Jane, our Bereaved Parent Support Coordinator, reflects on the difficulty of facing a new year without your child.

People who are bereaved know that certain dates are difficult – birthdays, Christmas, Mother’s or Father’s Day.

But one date which took us by surprise after we lost our son Ben was New Year’s Eve. I remember midnight on that first New Year’s Eve, when people turned to those they love to say, ‘Happy New Year!’ I turned to my husband and wept – how could it be a Happy New Year when Ben was not there to share it? Ben had been with us in 2003 but would not be there in 2004. As the new year began it felt like I was leaving him behind, somewhere in the past, and I really didn’t want to do that. I wanted to take him with me into the future, into whatever lay ahead. How could I leave him behind in 2003? The new year stretched ahead of me in its emptiness – a year without Ben in it. How could this new year possibly be ‘happy’?

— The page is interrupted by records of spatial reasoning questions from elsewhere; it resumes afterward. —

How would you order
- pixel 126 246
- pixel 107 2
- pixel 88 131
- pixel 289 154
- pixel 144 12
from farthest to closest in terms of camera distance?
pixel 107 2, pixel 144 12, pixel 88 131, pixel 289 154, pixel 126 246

I think my fear of ‘leaving him behind’, which was very real, is a very common one after the loss of a child. People have sometimes said to me that they don’t want to stop feeling the pain of loss, because somehow not feeling the pain seems like leaving the child behind. But I don’t think it needs to be like this. It is possible to leave the acute pain of devastating loss while carrying our child forward with us into this coming new year and every year beyond. It doesn’t mean that we are leaving the loss behind; no, we are leaving the acute paralysing pain behind and carrying our loss forward in a different way. I think it means that our loss becomes a part of us instead of defining all of us – as we involve our child in our lives going forward and we find a new normal.

New Year’s Eve seems to be a transition moment – people make resolutions of change, deciding to leave the past behind and look forward instead, which is why it is so hard for the bereaved. We don’t want change, we want back what we had; we don’t want to leave the past and we don’t want to look forward as it is just too bleak and scary. These seem to combine to make New Year’s Eve a very tricky, and very long, day to negotiate as a bereaved parent.

We can however help ourselves with a few simple strategies. They won’t take away that pain or sense of panic but can help us to manage it:

  • Don’t put yourself under any pressure to celebrate the new year or to set yourself resolutions. Coping with life day by day is enough of a challenge.
  • Go to bed early rather than staying up till midnight; it’s just another day, after all.
  • If you do stay up to see in the New Year, choose carefully who you are with. Seek out those who can be trusted to respect and even share your sadness and take their lead from you.
  • Avoid using the words ‘Happy New Year’.
  • Give yourself permission to look after yourself in the new year, maybe by ring-fencing some time for self-care.
  • Book something in the diary which you can begin to look forward to – it could be as simple as coffee with a friend or as brave as a weekend away. You can always cancel if you don’t feel you can manage it, but having it in the diary can be a positive thing.
  • Reframe your thinking – you are not leaving them behind or getting over them but finding a place for them in your life going forward.

So how can we take our child forward with us into a new year? Everyone will do this differently, but one way is to continue to talk about them and include them in our conversations. If we as parents do this, then it gives other people permission to do so and it establishes a pattern for the future. It is so wonderful when someone else shares a memory of Ben, which I didn’t know before, just in their conversation. For me, talking about him casually and naturally is one of the best ways we take him forward with us. He is a part of our today, not just a part of our yesterday and will be part of our tomorrow as time goes on, from new year to new year.